Comment by Tuna-Fish

1 day ago

It's not a big secret. If you just do the math yourself, it's easy to compute that inference doesn't cost all that much. People just see all the capital investment going around and all the new data centers being built, see that it's spent on "AI", put two and two together and get a three, or "clearly serving AI requests costs an arm and a leg".

The 1 they were missing is that AI requires both training and inference, and training is by far the expensive part. And that in principle you can stop training at any point and keep using the models as they are. (But that means that if other companies keep improving their models, you'll be left behind...)

In contrast, inference is fairly cheap and all the providers have great margins on it. Eventually either investment in training stops having commensurate impact on model quality, and people stop doing that and instead concentrate on making inference faster and even more efficient. Or if that doesn't happen, things will get very weird very quickly.

8 comments

Tuna-Fish

whatever1 19 hours ago

The market already shows where it will go.
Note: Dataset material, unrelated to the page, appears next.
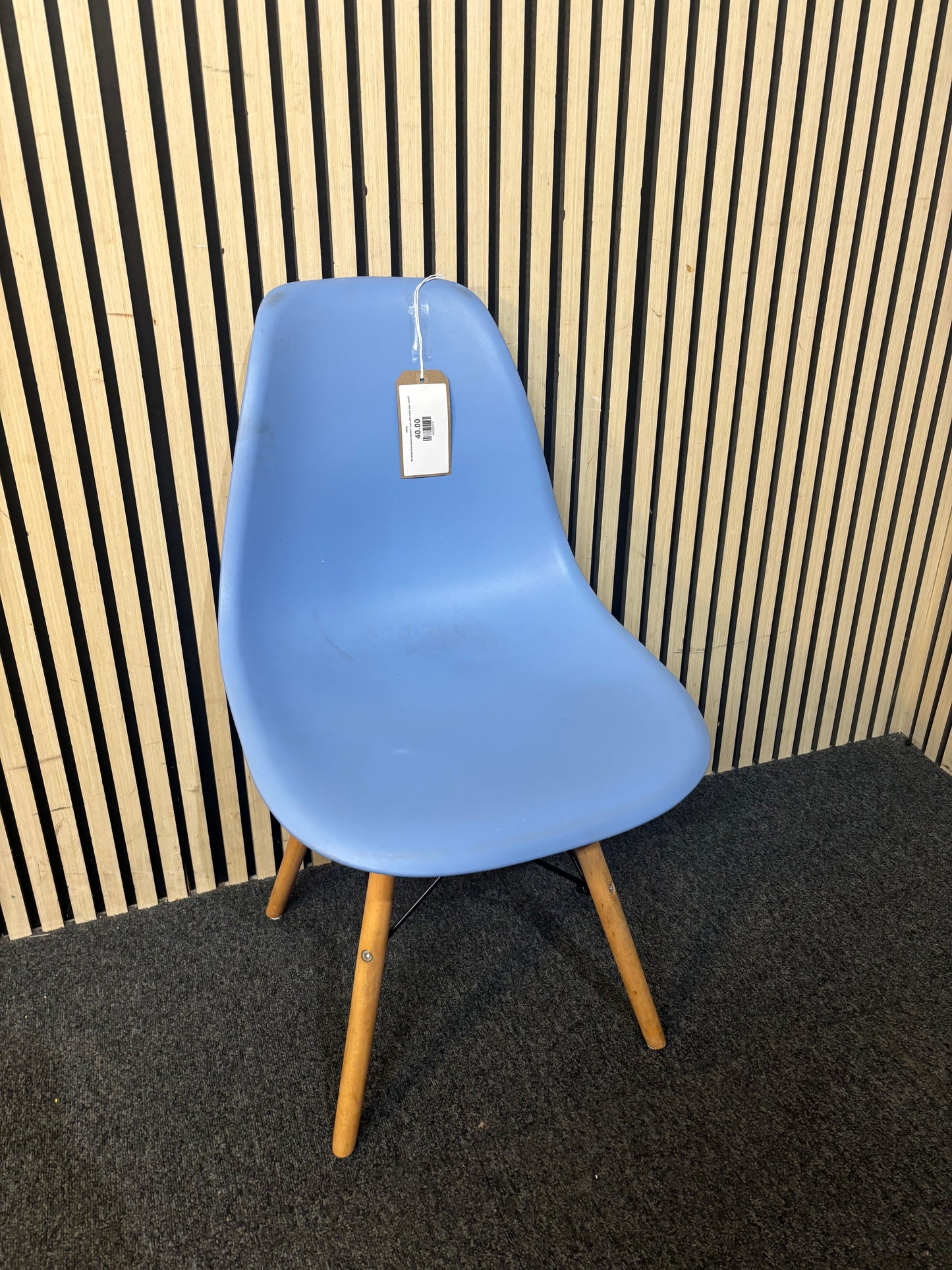 Moulded blue plastic kitchen chair with metal legs  44042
If you want frontier model you will pay more for inference to essentially fund the expensive training.

If you don’t need frontier model you will get dirt cheap inference, which eventually will approach the cost of electricity spent per token.

mattmanser 6 hours ago

This is technically correct, but practically false.
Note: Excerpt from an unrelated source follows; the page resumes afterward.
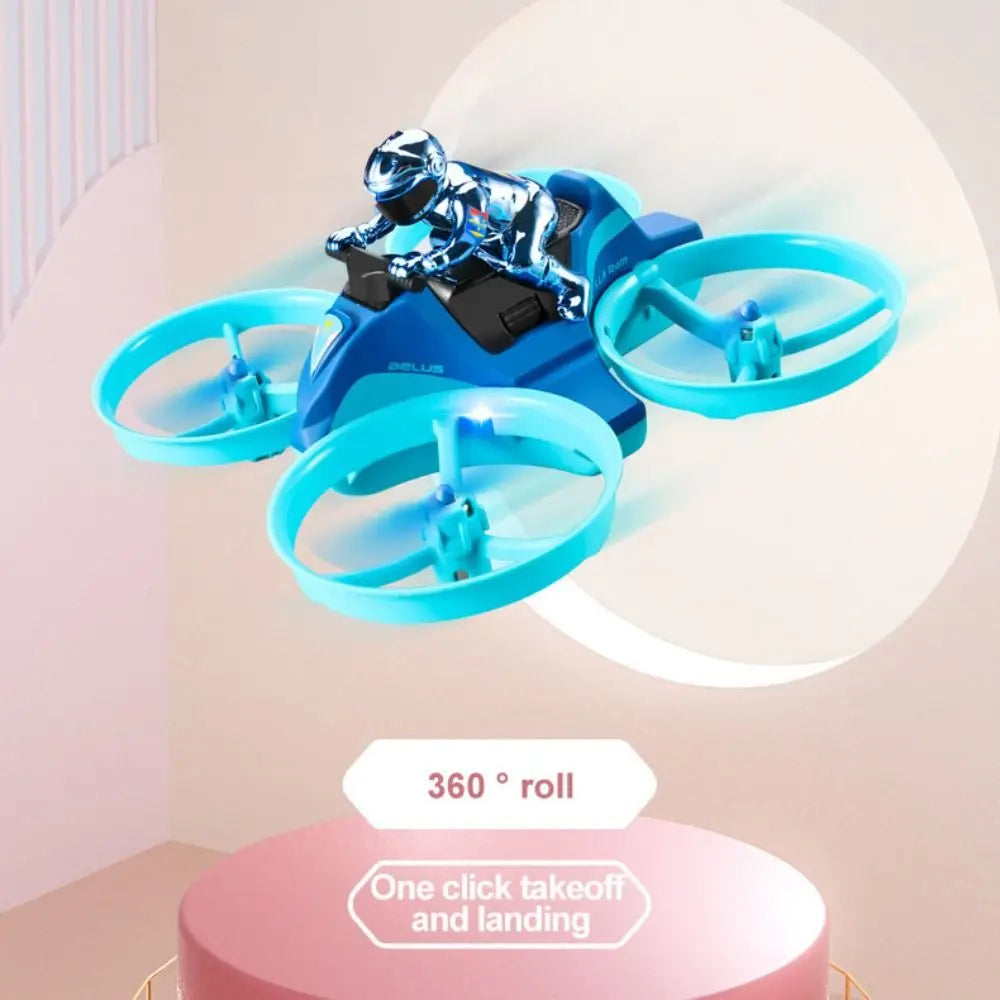 3-in-1 Mini RC Drone terrain quadcopter, hovercraft, and boat in one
They can't stop training as then the AI's knowledge will become out-of-date very quickly. Their knowledge stops the day you stop training.

flextheruler 3 hours ago

Yes it seems that this discussion that has sparked such controversy involves an already well defined concept in business.
Net margin versus gross margin.
Net shows profitability after extracting all expenses while gross only extracts the cost of the goods sold. Putting the model training costs into a one time fixed expense provides a much better gross margin.
This is known as COGS reclassification or classification shifting and is a common tactic to mislead investors.
This is why analysts look at Free Cash Flow Margin.
WorldCom and MicroStrategy did this before the Dotcom Bubble imploded.

ethin 21 hours ago

> If you just do the math yourself, it's easy to compute that inference doesn't cost all that much.
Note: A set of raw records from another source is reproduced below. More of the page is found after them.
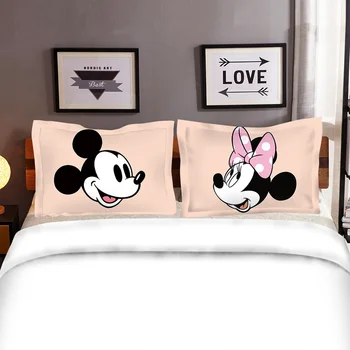 Desene animate Disney Mickey Minnie Set de lenjerie de Pat Twin Plin Regele Singur Dublu Plapuma Perna Fată Băiat copil Cadou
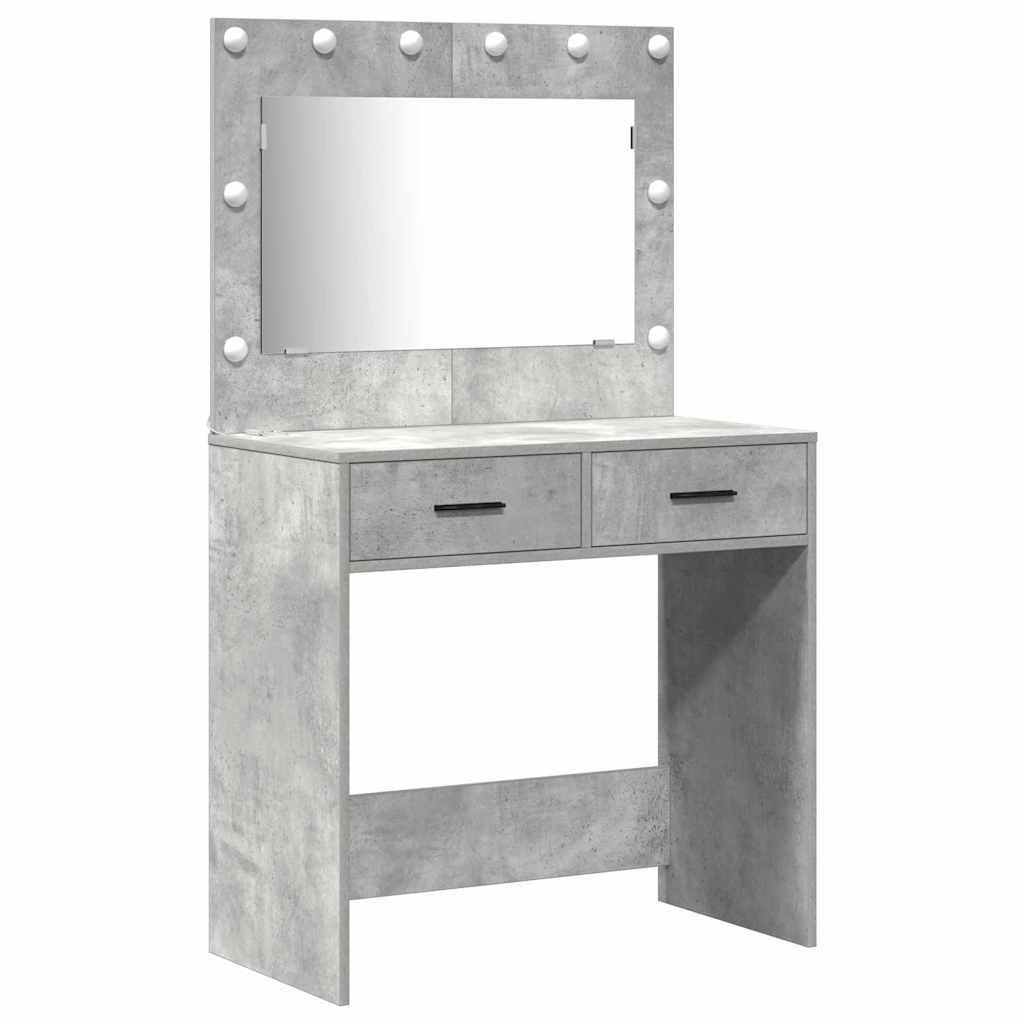 Makeup Table with Drawers 3 pcs Concrete Grey Particleboard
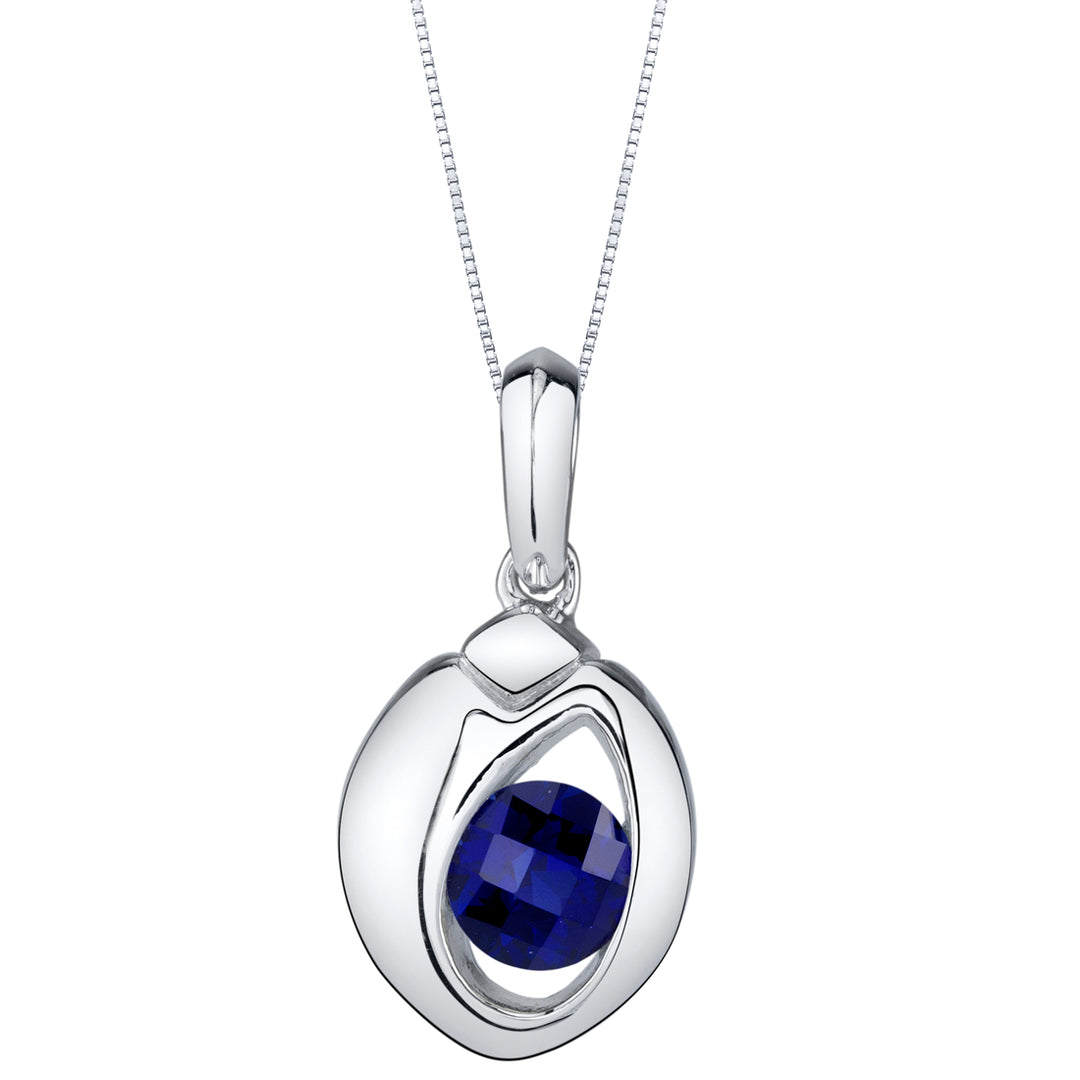 Created Sapphire Sterling Silver Sphere Pendant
Show us your work, then. If it's so easy to do, this should be a trivial request to accommodate, no?

mediaman 20 hours ago
Just look at large open weights models being served by inference providers.
Kimi 2.6 is a 1 trillion total / 32B active parameter model that's something comparable to Sonnet. Sonnet's API pricing is $5 in, $15 out per million tokens. Deepinfra serves Kimi at $0.75 in, $3.50 out, and about the same at openrouter. So you're looking at a 4-7x multiple that Anthropic is charging compared to market rates that any plebe can get with a credit card.
- majormajor 19 hours ago
  
  I'm not sure just how good that looks for Anthropic/OpenAI.
  4-7x isn't a tiny markup, but how does that compare to high-margin internet businesses like AdSense? Meta and Google do hundreds of billions in ad revenue a year, and after taking out the publisher's portion (60-80% per some searching), I wonder what the ratio of the remaining tens-of-billions is against the compute cost and headcount required to run it.
  And how much room for maintaining or improving that margin do they have if the cheap competitors also continue getting better? Is there a "good enough" point where the easier inference tasks are all moving to vendors massively undercutting them, and then they don't have the volume necessary to justify spending on further cutting-edge development?
- re-thc 9 hours ago
  
  > Kimi 2.6 is a 1 trillion total / 32B active parameter model that's something comparable to Sonnet.
  No it's not. On some rigged paper maybe. Some such benchmarks say all models group together, which they clearly do not.
  > Sonnet's API pricing is $5 in, $15 out per million tokens. Deepinfra serves Kimi at $0.75 in, $3.50 out, and about the same at openrouter. So you're looking at a 4-7x multiple that Anthropic is charging compared to market rates that any plebe can get with a credit card.
  That's not saying much. You can get "cloud" at AWS and you can get a VPS. There is likely a 10x difference. It's not "same". Whilst AWS costs more they also don't have 7x margins similarly.